- **Work to complete**: You are asked to write out the full listing exactly as it stands.

- **Records provided**:
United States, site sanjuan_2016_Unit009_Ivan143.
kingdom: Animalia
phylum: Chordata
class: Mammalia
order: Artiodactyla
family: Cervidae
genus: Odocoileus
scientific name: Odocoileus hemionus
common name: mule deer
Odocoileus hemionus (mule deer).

- **Completed exercise**:
United States, site sanjuan_2016_Unit009_Ivan143.
kingdom: Animalia
phylum: Chordata
class: Mammalia
order: Artiodactyla
family: Cervidae
genus: Odocoileus
scientific name: Odocoileus hemionus
common name: mule deer
Odocoileus hemionus (mule deer).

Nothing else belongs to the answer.